▶ _TASK TO COMPLETE_:
Could you please retype the records exactly, minus their pictures?

▶ _Page images and extracted text_:
##########
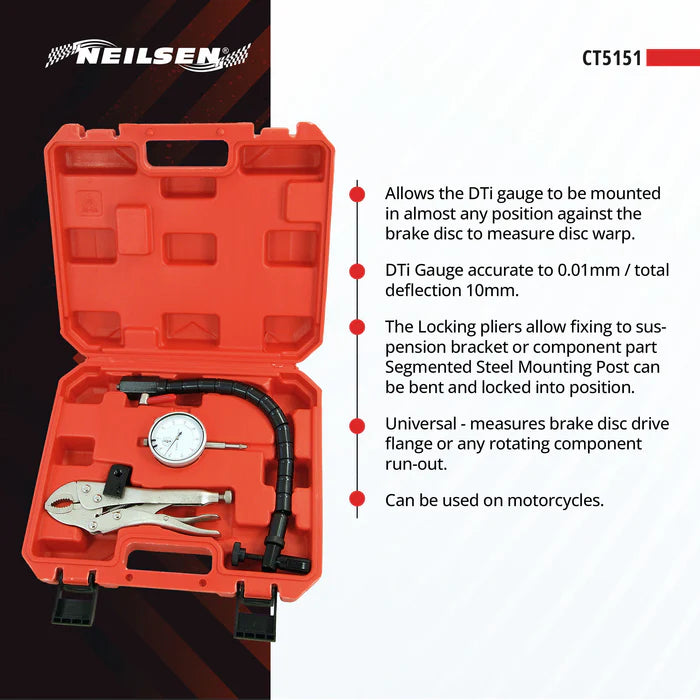 NEILSEN®

CT5151

Allows the DTi gauge to be mounted in almost any position against the brake disc to measure disc warp.

DTi Gauge accurate to 0.01mm / total deflection 10mm.

The Locking pliers allow fixing to suspension bracket or component part Segmented Steel Mounting Post can be bent and locked into position.

Universal - measures brake disc drive flange or any rotating component run-out.

Can be used on motorcycles.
##########
▶ _COMPLETED EXERCISE_:
 NEILSEN®

CT5151

Allows the DTi gauge to be mounted in almost any position against the brake disc to measure disc warp.

DTi Gauge accurate to 0.01mm / total deflection 10mm.

The Locking pliers allow fixing to suspension bracket or component part Segmented Steel Mounting Post can be bent and locked into position.

Universal - measures brake disc drive flange or any rotating component run-out.

Can be used on motorcycles.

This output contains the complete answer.